If those guide-posts
point us toward any solution, it must be through a fundamental
similarity to moral discourse, and toward something I call relative
meaning. Moral relativists believe that right and wrong can
only be determined relative to pre-existing frameworks composed
of socially agreed-upon values. That agreement is forged through
social negotiation, but no small part of it comes from what feels
right to the discussants. Consider, for instance, something
that is truly terrible, like the murder of a baby seal. The emotional
reaction to that atrocity will almost always comes first, followed
later by a logical rationalization. Moral relativists conclude
that there is not one right or wrong answer to a moral question,
but many. If this is also true of meaning, it helps explain the
frustration of philosophers and metaphysicians who search in vain
for the one meaning of life. In fact, there are many,
each relative to a given culture’s conception of reality
and discretionary values, with a largely emotivist explanation
for the social negotiation that leads to the adoption of those
values.
So, we must
put the meaning of life right next to morality in the category
of really important questions to which there is no one answer.
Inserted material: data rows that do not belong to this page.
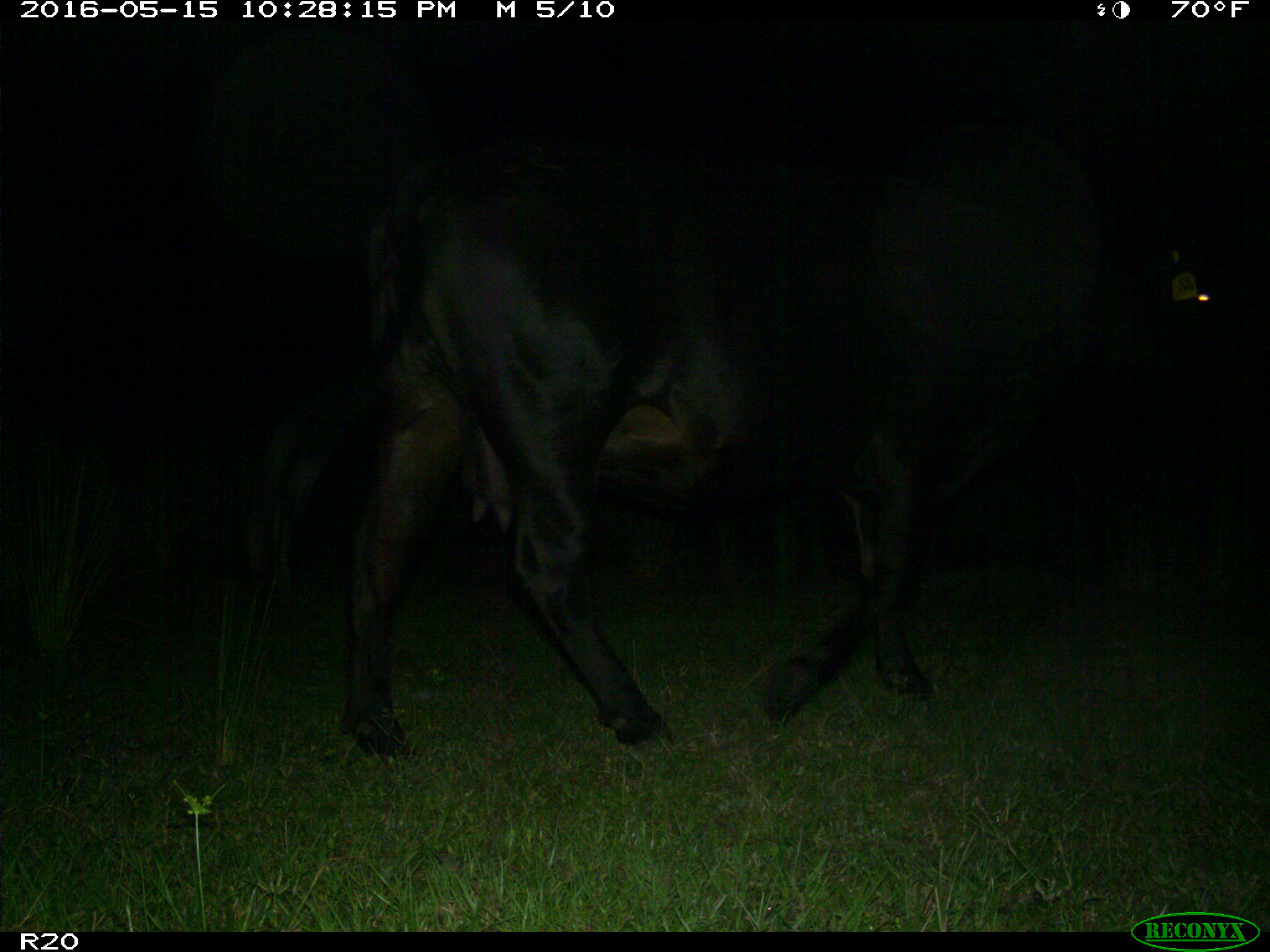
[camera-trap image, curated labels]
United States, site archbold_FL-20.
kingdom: Animalia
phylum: Chordata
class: Mammalia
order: Artiodactyla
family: Bovidae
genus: Bos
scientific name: Bos taurus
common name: domestic cow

But is the difficulty we have with such giant dilemmas really
all that surprising? Poetically stated, humans are halfway between
atoms and stars – the number of atoms in a human body roughly
equals the number of humans it would take to equal the mass of
the average star. Our species evolved, and we ourselves developed,
in a medium-sized world. It was there that we learned how to think.
We are understandably baffled by things that happen on a very
large (cosmological) or very small (quantum) scale, and only mathematics
gives us clues as to what goes on in those domains. Similarly,
our world is entirely populated by finite objects, most of which
have a clear beginning and end. Thus, we can’t get our heads
around something that goes on and on forever in time or space
(except for our own lives, which we can’t comprehend as
finite because being alive is all we’ve ever known). And
although accepting the relativity of meaning leaves us with no
one defining purpose, no grand Aristotelian Good toward which
we can strive, it does equip us with the ability to construct
local paradigms and find meaning within them. That may not sound
lofty or magnificent, but it gives us the greatest of gifts: the
ability to scratch out a meaningful existence here, with each
other, somewhere between atoms and stars.